References

Spaite A, Chengcheng H, Bobrow B The Effect of Combined Out-of-Hospital Hypotension and Hypoxia on Mortality in Major Traumatic Brain Injury. Ann of Emerg Med. 2016; 1-11

Major traumatic brain injury: how do hypotension and hypoxia affect mortality?

02 December 2017
Volume 9 · Issue 12

During the prehospital treatment of major traumatic brain injury, hypotension and hypoxia occur frequently. The presence of either is associated with decreased survival, but little is known about the effect on patient outcomes when they occur together. Spaite et al (2016) evaluate how hypotension and hypoxia, occurring in combination or separately, affect survival.

The authors debate what effect combining the two factors would have on mortality. Reducing oxygen delivery to neurons will have similar physiological consequences—whether the mechanism of that is hypotension or hypoxia—and some authors have suggested that their combination may add little to the risk of mortality. However, little previous evidence exists to monitor these circumstances, and even less is known about the prehospital setting.
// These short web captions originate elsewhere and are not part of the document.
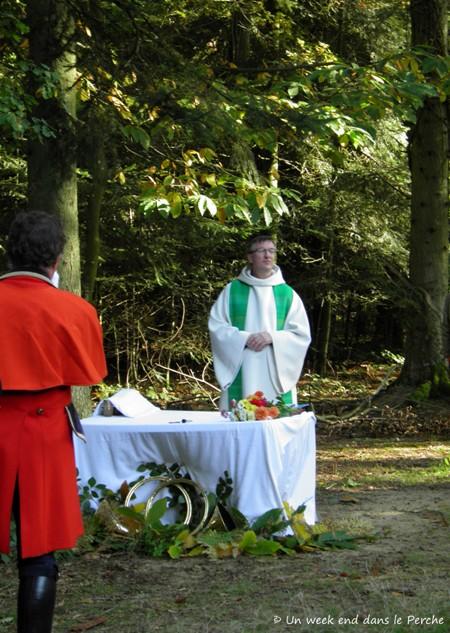 Etoile du Perche : Messe de la Saint Hubert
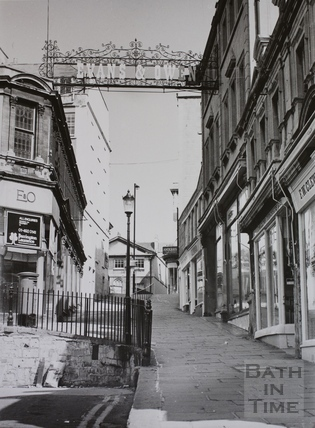 Evans & Owen shop sign, Bartlett Street, Bath 1975 by 12890 at Bath ...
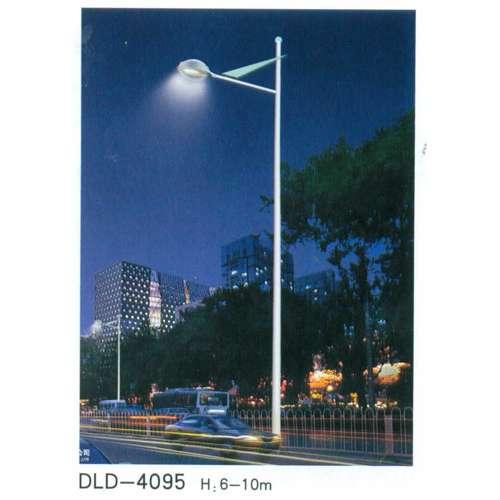 DLD-4095道路照明灯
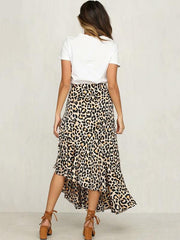 Cropped Leopard Empire Split-side Bust Skirt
These are key reasons for evaluating the effect of blood pressure and oxygenation in the prehospital environment—particularly when the highly sensitive injured brain can be damaged even by brief periods of low oxygenation, which initiates the secondary brain injury response.

This study recruited 17 105 patients, of which 13 151 met the inclusion criteria of moderate or severe traumatic brain injury diagnosed within the trauma centre. This was defined by either CDC Barell matrix type 1, International Classification of Diseases ≥3 or Abbreviated Injury Score-head region ≥3. The study excluded:

  • Patients <10 years
  • Missing prehospital blood pressure, oxygen saturation or other important confounders
  • A recorded blood pressure outside of their 40–200 mmHg
  • Those with oxygen saturations <10%
  • And patients who were transferred out of the reporting trauma centre.
  • The authors adjusted for confounders in their data analysis such as age, sex, ethnicity, blunt or penetrating trauma type, Abbreviated Injury Score, Injury Severity Score and interfacility transfer. The treating trauma centre was another significant confounder, which the authors adjusted for in their research model.

    Patient age of 10 years was used as the lower age limit to simplify data analysis, as it becomes difficult to adjust the results to compensate for paediatric blood-pressure differences. Also, it is unknown how this would affect the results if children have a differing neurological response to hypotensive or hypoxic insults. It is also unclear why the authors chose to exclude patients with blood pressures at the extremes of high and low.

    It is arguable that these patients would be more likely to have coexisting major injuries, causing measurements that are more likely to result in death, and therefore limiting the application of the study to brain injury alone. The chosen limit of <10% for oxygen saturations appears an unusual choice. Anecdotally, oxygen saturation monitors fail to detect an accurate reading at approximately <60%.

    Additionally, patients suffering a single abnormal reading were analysed the same as patients who suffered multiple or continuous abnormal readings. Despite these limitations, the authors explain that this is a comprehensive study with data retrieved directly from care records. Therefore, it is rare in its level of scrutiny and consistency for a prehospital study.

    The results of this study show that among the cohort, 11 545 (87.8%) had neither hypotension nor hypoxia; 604 (4.6%) had hypotension only; 790 (6.0%) had hypoxia only; and 212 (1.6%) had both hypotension and hypoxia. Mortality rates were 5.6%; 20.7%; 28.1%; and 43.9%, respectively. Unlike all previous studies published to date, its large scale has allowed for the recruitment of reasonably-sized cohorts of patients. This is particularly important when evaluating the data from the much more infrequent combined hypotensive-hypoxic cohort.

    Hypotension and hypoxia are each associated with decreased survival, but little is known about their combined effects

    Evaluating for an interaction between hypotensive and hypoxic occurrences showed that effects were additive. Combined hypotension and hypoxia were associated with an increased mortality far greater than for patients with only a single insult, and this important finding is significantly stronger than other studies have previously reported.

    As this study is observational by design, the data cannot be used to identify how effective treatment of hypotension and hypoxia is at reducing mortality once an initial insult has occurred; although it is clearly logical to treat these deteriorations with the current evidence in mind. The study notes the need for further research in order to determine the influence of treatment of hypotension and hypoxia upon brain injury outcome. These findings highlight the importance for paramedics to continue doing the basics of trauma care well, with airway management, adequate oxygenation, ventilation, and haemorrhage control, to prevent the secondary brain injury from cascading. Aside from the benefits that prehospital anaesthesia for brain injury provide, it must be remembered that the intervention must be balanced with the risks that it carries in the non-fasted, multi-system trauma patient in an uncontrolled environment. Misplaced endotracheal tubes lead to hypoxia, and induction hypotension are two of the most common complications of this advanced intervention but also carry negative consequences for the patient according to this study's findings. The authors of this study emphasise their support for aggressive prevention strategies, and treatment of hypotension and hypoxia.